What is the 'Cursed Sequencer'?

Purely character-based applications are sometimes referred to as cursed applications (originating for the library ncurses which is also used for this sequencer).

They can be run in any terminal. Furthermore, they are particularly suited for being operated over the network as terminal applications generate only little traffic. Sometimes, repositioning the mouse as required by graphical user-interfaces may not be desired, especially if the user has to switch between the PC and other equipment, frequently.

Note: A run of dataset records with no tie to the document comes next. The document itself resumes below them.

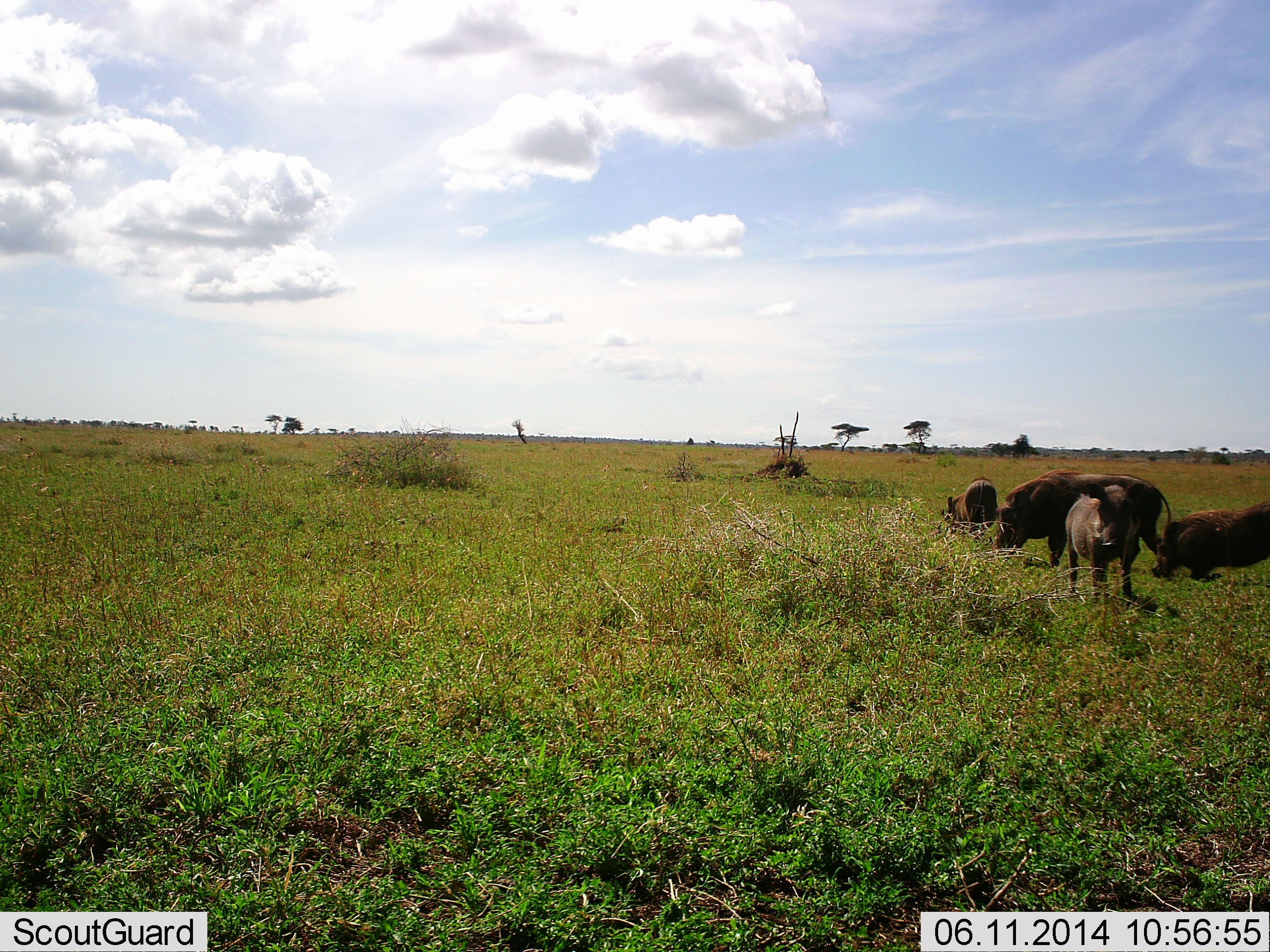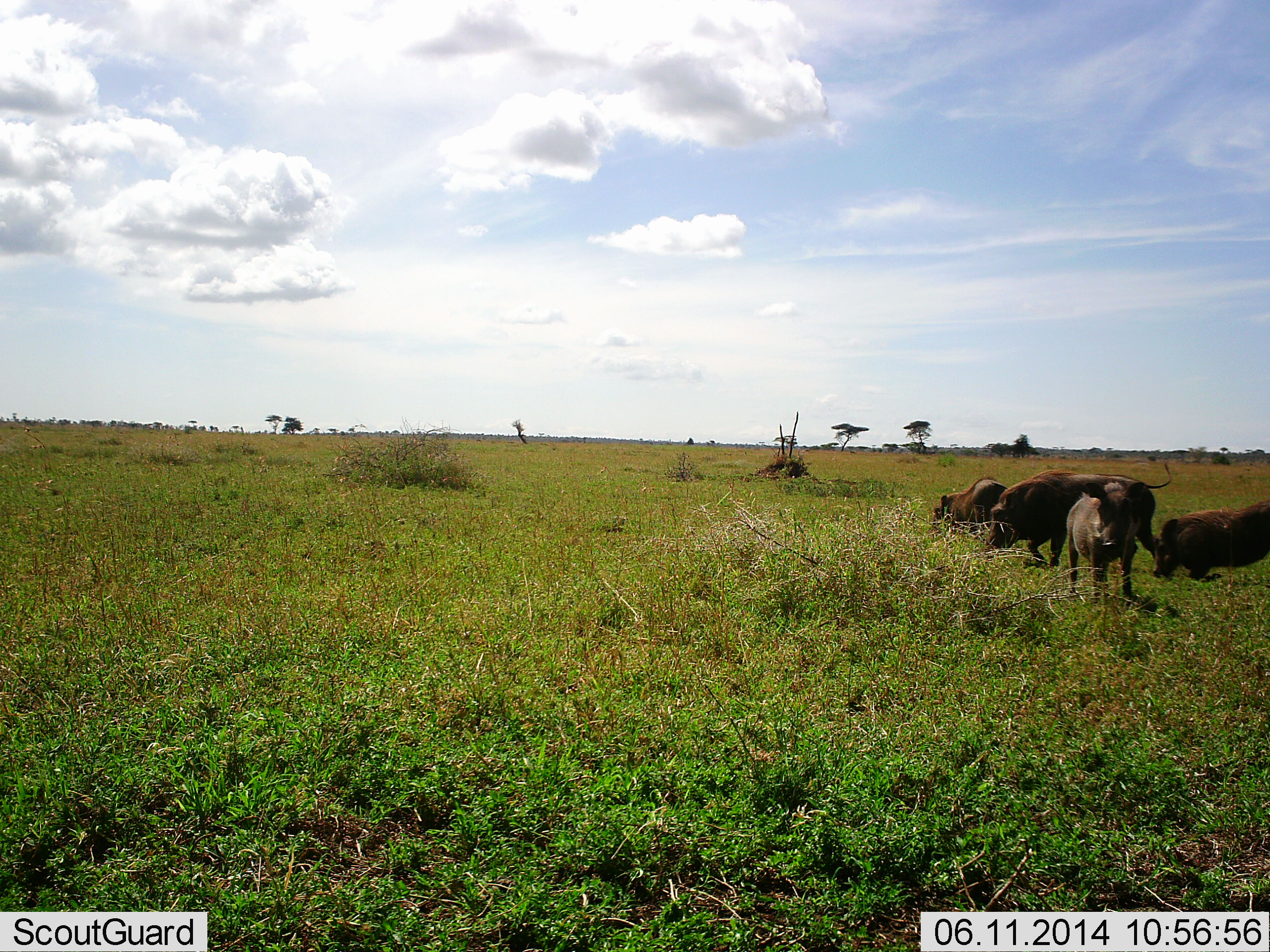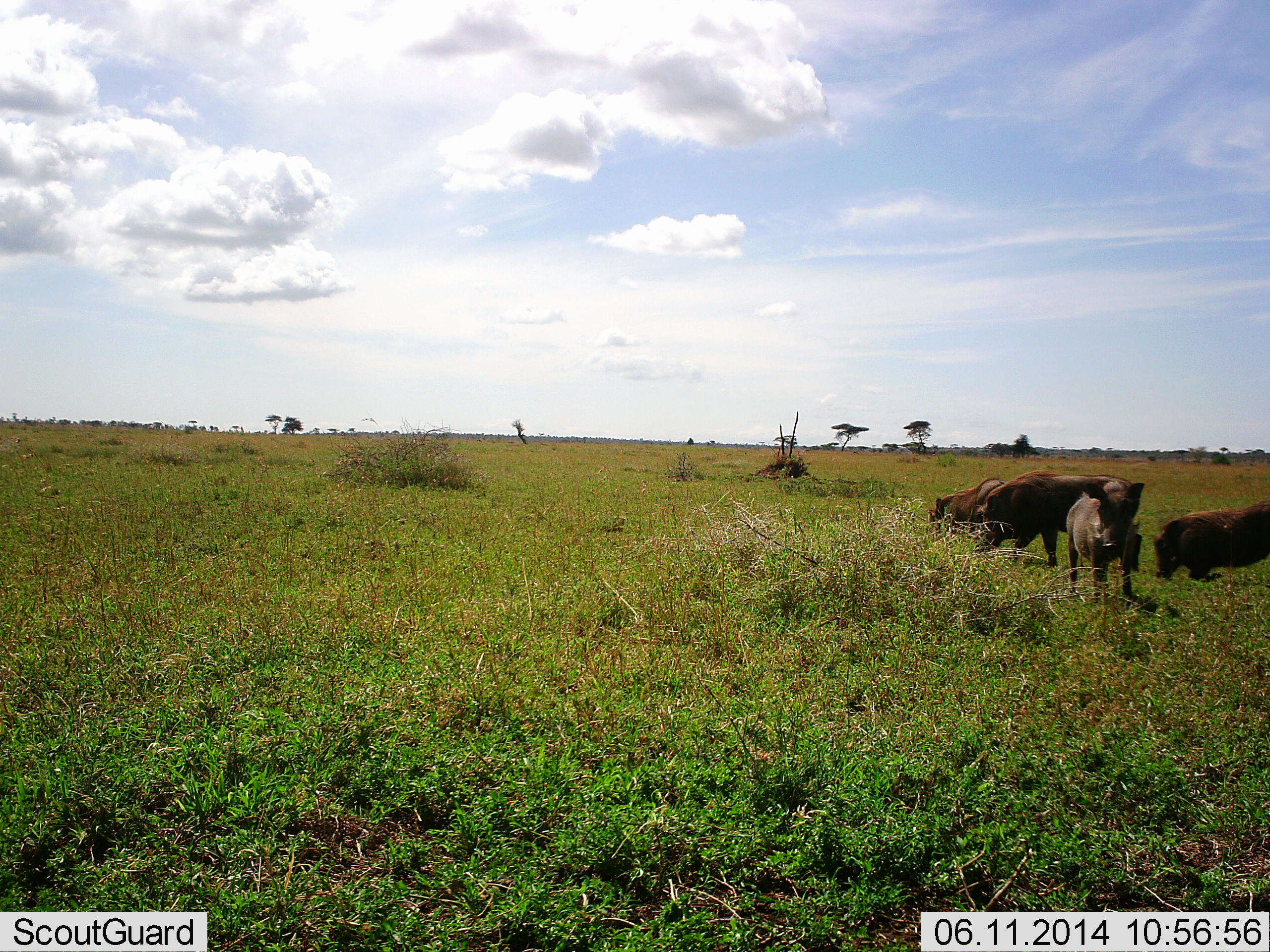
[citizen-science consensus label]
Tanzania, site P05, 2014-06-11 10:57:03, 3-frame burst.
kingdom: Animalia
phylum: Chordata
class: Mammalia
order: Artiodactyla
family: Suidae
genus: Phacochoerus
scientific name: Phacochoerus africanus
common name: warthog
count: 4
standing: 90%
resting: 0%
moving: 10%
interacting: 0%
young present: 0%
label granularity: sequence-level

But particularly for visually impaired people, graphical user interfaces can be a barrier hard to overcome. Screen readers can help to read the text and so-called braille-displays can be used to make alphanumerical output by an application become tangible by the finger tips. However, these tools are valuable only, if the application does not make too much use of graphical symbols and different kinds of interaction with the mouse.
Who are the targeted users?

'Cursed Sequencer' (CuSE) is a MIDI-Sequencer which targets both terminal purists and visually impaired people. The purely character- based interface provides the kind of information needed by braille-displays and screen-readers. But CuSE can also enable normally sighted people to run the sequencer over a network or on a low-end embedded device.

The accord commands

A specialty of the application are the so-called accord-commands. These are special key-combinations or sequences hereof on the keyboard of the MIDI-instrument which are assigned sequencer-commands. This means, that the sequencer can be operated almost entirely via the instrument itself without every switching to the PC. This does not only enable handicapped people to record music autonomously but might be equally comfortable for the able bodied.